While boxing will still be on the program at the 2024 Paris Games, the International Olympic Committee said its executive board has asked the full membership to withdraw its recognition of the IBA at a special meeting on June 22.

IOC members rarely vote against recommendations from their 15-member board and the IBA’s ouster is likely a formality.

The IOC had already suspended the IBA’s recognition in 2019 over long-standing financial, sports integrity and governance issues. The Olympic body oversaw the boxing competitions itself at the Tokyo Olympics held in 2021 and will do so again for Paris.

An IOC statement said the boxing body “has failed to fulfil the conditions set by the IOC … for lifting the suspension of the IBA’s recognition.”

The IBA criticized what it called a “truly abhorrent and purely political” decision by the IOC and warned of “retaliatory measures.”

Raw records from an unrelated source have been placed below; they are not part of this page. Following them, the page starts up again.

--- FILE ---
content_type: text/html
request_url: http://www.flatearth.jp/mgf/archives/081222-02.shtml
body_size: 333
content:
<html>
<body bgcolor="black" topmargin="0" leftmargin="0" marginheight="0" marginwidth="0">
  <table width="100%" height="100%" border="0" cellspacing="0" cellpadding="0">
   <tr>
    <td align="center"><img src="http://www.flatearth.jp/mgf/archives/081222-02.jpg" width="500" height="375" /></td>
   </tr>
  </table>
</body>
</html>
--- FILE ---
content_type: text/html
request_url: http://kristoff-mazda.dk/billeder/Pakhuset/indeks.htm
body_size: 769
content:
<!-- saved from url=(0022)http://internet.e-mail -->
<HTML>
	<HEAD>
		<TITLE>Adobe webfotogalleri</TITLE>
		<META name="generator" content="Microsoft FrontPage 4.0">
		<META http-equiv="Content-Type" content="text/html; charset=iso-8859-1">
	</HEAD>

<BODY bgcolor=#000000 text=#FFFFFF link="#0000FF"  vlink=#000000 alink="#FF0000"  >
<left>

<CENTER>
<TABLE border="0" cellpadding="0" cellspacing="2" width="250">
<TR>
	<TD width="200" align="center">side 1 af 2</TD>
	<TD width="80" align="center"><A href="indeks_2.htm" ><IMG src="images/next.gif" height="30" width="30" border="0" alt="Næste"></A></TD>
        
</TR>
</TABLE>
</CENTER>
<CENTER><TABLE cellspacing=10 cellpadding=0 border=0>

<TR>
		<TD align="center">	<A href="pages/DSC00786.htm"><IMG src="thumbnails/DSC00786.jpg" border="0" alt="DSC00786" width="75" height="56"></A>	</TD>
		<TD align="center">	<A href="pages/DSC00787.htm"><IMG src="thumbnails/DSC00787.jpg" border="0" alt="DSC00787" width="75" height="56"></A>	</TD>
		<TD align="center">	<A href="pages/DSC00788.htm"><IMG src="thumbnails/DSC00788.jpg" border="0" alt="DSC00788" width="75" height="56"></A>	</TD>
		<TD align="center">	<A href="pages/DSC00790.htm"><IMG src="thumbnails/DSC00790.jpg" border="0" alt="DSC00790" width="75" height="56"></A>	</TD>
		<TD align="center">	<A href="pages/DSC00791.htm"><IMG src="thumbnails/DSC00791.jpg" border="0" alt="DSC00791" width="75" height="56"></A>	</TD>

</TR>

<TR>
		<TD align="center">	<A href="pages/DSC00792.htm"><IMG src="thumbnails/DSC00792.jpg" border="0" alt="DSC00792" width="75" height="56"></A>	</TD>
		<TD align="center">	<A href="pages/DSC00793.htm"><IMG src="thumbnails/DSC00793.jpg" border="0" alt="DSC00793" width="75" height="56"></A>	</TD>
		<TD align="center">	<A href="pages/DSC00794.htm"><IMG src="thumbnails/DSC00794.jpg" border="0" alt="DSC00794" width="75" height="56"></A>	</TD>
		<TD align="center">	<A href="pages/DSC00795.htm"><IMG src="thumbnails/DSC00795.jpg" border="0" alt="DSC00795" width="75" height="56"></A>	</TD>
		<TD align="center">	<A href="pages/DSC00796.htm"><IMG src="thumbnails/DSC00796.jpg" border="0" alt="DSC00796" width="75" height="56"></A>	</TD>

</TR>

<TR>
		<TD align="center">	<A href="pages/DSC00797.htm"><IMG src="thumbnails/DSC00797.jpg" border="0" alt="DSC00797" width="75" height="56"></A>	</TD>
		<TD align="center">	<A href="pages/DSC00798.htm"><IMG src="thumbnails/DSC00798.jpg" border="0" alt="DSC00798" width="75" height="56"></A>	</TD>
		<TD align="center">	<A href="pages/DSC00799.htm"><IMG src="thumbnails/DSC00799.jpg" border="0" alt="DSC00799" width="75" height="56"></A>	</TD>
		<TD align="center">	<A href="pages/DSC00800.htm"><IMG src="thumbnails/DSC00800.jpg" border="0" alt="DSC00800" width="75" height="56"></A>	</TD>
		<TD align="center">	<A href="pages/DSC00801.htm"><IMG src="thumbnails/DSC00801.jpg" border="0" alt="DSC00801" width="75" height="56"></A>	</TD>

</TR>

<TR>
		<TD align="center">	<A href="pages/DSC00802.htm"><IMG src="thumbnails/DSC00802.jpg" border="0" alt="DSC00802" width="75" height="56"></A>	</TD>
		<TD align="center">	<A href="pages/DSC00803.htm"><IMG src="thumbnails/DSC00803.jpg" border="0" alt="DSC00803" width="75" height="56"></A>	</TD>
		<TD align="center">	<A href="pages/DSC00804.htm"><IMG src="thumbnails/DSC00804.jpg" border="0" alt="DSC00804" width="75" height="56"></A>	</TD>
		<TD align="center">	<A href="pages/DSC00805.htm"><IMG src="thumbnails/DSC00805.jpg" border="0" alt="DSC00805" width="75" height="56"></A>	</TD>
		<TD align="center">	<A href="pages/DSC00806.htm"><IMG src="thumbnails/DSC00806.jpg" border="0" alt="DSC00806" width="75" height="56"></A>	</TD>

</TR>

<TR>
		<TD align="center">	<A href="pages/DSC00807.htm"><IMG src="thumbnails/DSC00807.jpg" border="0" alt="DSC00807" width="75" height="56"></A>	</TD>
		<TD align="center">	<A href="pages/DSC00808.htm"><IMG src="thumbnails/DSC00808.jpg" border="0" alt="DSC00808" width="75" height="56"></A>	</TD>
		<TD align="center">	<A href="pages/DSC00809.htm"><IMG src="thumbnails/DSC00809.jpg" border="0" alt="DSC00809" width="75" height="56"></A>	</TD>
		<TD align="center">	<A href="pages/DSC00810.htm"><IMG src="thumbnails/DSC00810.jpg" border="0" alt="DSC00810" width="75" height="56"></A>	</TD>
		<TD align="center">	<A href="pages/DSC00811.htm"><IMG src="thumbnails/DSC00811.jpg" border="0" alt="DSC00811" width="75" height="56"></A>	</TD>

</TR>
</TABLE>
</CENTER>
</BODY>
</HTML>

“Now, we are left with no chance but to demand a fair assessment from a competent court,” the boxing body’s Russian president Umar Kremlev said in a statement.

The IOC-IBA standoff has also put boxing’s place at the 2028 Los Angeles Games at risk, though that should now be resolved.

The IOC previously stressed it has no problem with the sport or its athletes — just the IBA and its current president Kremlev, plus financial dependence on Russian state energy firm Gazprom.

In a 24-page report on IBA issues published Wednesday, the IOC concluded “the accumulation of all of these points, and the constant lack of drastic evolution throughout the many years, creates a situation of no-return.”

Olympic boxing’s reputation has been in question for decades. Tensions heightened after boxing officials worldwide ousted long-time IOC member C.K. Wu as their president in 2017 when the organization was known by its French acronym AIBA.

“From a disreputable organization named AIBA governed by someone from the IOC’s upper echelon, we committed to and executed a change in the toxic and corrupt culture that was allowed to fester under the IOC for far too long,” Kremlev said Wednesday in a statement.

National federations then defied IOC warnings in 2018 by electing as their president Gafur Rakhimov, a businessman from Uzbekistan with alleged ties to organized crime and heroin trafficking.

Kremlev’s election to replace Rakhimov in 2020 followed another round of IOC warnings that went unheeded.

Amid the IBA turmoil, a rival organization called World Boxing has attracted initial support from officials in the United States, Switzerland and Britain.

The IBA can still continue to organize its own events and held the men’s world championships last month in the Uzbek capital Tashkent.